Anita: un exemple à suivre

13 septembre 2016

Anita Caron nous a quittés en juillet dernier nous laissant le souvenir
d’une femme fortement engagée en faveur de la sauvegarde et de la mise en valeur du patrimoine bâti

Pendant dix ans, elle a présidé aux destinées de l’APMAQ. Pour solennelle qu’elle soit, cette façon de dire les choses n’en est pas moins juste. Anita Caron a, pendant toutes ces années, veillé avec une méticulosité quotidienne à la bonne marche des activités de l’APMAQ tout en propulsant notre association vers un avenir plus bénéfique au patrimoine. Elle s’est investie sans compter ni les jours ni les heures et a ainsi contribué puissamment à faire de l’APMAQ ce qu’elle est aujourd’hui. Présidente après avoir été vice-présidente et membre du Conseil d’administration, elle fut une des premières à adhérer à ce regroupement d’amis et de propriétaires de maisons anciennes du Québec qu’est l’APMAQ.

Le patrimoine n’est qu’une facette de la vie et de la carrière d’Anita mais tout étant lié, mentionnons d’entrée de jeu qu’elle a été la première femme laïque à obtenir un doctorat en théologie de l’Université de Montréal, qu’elle a poursuivi sa carrière d’éducatrice à l’UQÀM où elle a contribué à l’établissement du Département de sciences religieuses et créé l’Institut de recherches et d’études féministes (IREF). Elle était professeure émérite de l’UQAM.

Alliant son souci du patrimoine aux nécessités pratiques, elle s’est employée à consolider les structures administratives de l’APMAQ. Consciente que le bénévolat, si dévoué soit-il, n’était pas sans limites, elle a réussi, grâce au développement d’un partenariat avec l’Écomusée du fier monde et l’Association québécoise du patrimoine industriel (AQPI), à doter l’APMAQ d’une ressource humaine rémunérée. Elle a ouvert ainsi une avenue qui s’est révélée fructueuse. C’est également sous son impulsion que l’APMAQ s’est adaptée à l’électronique et que notre premier site a été créé.

Mis en place dès les premières années de l’APMAQ, les prix constituent une de nos modalités d’action importantes en ce qui touche la sensibilisation au patrimoine.

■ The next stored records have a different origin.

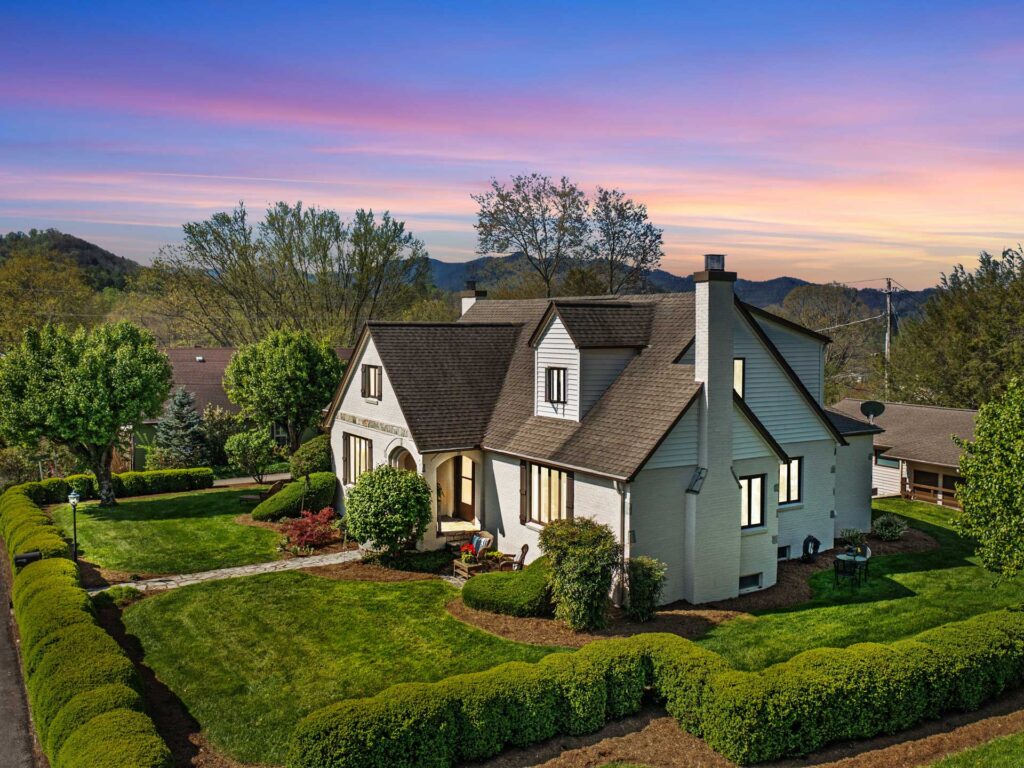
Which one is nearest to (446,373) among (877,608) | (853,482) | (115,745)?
(853,482)

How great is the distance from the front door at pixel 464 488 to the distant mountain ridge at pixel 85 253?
317 ft

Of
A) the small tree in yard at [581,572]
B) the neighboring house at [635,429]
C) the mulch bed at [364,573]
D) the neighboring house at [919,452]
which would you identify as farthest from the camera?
the neighboring house at [919,452]

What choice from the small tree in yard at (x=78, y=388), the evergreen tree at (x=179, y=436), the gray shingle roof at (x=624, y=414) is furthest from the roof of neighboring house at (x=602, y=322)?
the evergreen tree at (x=179, y=436)

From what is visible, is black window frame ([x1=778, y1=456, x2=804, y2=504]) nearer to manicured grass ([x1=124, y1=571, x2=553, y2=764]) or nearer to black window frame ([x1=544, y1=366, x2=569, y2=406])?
black window frame ([x1=544, y1=366, x2=569, y2=406])

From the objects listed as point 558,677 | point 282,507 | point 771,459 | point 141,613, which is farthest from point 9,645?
point 771,459

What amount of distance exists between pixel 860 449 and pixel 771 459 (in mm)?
7075

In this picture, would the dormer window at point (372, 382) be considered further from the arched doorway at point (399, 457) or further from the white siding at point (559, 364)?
the white siding at point (559, 364)

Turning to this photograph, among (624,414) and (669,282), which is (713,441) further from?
(669,282)

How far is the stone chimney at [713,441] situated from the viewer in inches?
802

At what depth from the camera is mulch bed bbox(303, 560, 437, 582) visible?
23.0 meters

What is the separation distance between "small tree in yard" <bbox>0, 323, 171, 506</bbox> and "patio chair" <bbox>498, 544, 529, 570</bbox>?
18401 mm

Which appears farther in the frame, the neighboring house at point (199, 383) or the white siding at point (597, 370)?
the neighboring house at point (199, 383)

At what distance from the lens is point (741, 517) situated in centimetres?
2138

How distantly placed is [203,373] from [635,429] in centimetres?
3816
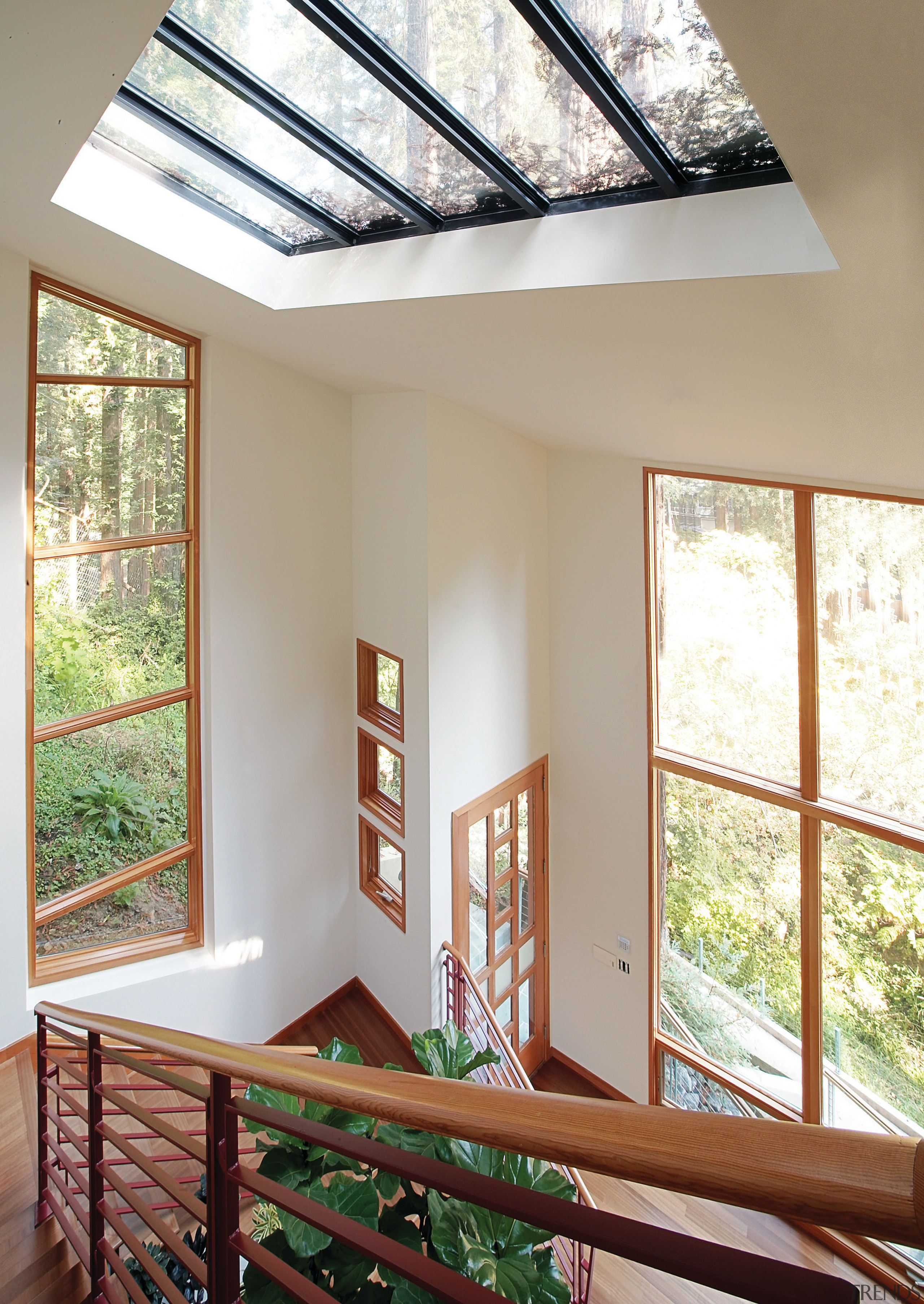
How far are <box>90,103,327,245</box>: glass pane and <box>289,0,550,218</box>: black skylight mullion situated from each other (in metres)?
1.05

Elle s’est engagée dans une mise à jour en profondeur des prix laquelle a mené à la création du prix Thérèse-Romer et à un rayonnement accru du prix Robert-Lionel-Séguin.

En matière patrimoniale, Anita favorisait la sauvegarde non seulement des maisons individuelles mais aussi des ensembles bâtis. C’est ce qui a motivé son action à Cap-Saint-Ignace où, tout en restaurant sa maison familiale, elle a mené plusieurs actions en vue de la reconnaissance de l’ensemble institutionnel du village soit l’église, le presbytère et la grange-à-dîme. Toujours à Cap-Saint-Ignace, elle s’est engagée également avec succès dans la sauvegarde du moulin Ouellet construit en 1823 et l’ un des derniers moulins à eau du Québec. Avec d’autres défenseurs acharnés du patrimoine, elle crée la Corporation de mise en valeur du Domaine de Murval, connu aujourd’hui sous le nom de domaine Pointe-de-Saint-Vallier et pendant plusieurs années elle s’attachera, toujours en partenariat, à réunir les conditions permettant la sauvegarde du manoir de Saint-Vallier.

La préservation des techniques traditionnelles de construction sont, comme on le sait un souci constant de l’APMAQ tant il est vrai qu’on ne peut conserver les maisons anciennes si les techniques traditionnelles tombent dans l’oubli. Anita Caron en était convaincue et un colloque sur la question a été organisé en 2007 avec l’appui de la Fondation maisons anciennes du Québec.


Article tiré de La Lucarne, automne 2016 (vol. XXXVI:4).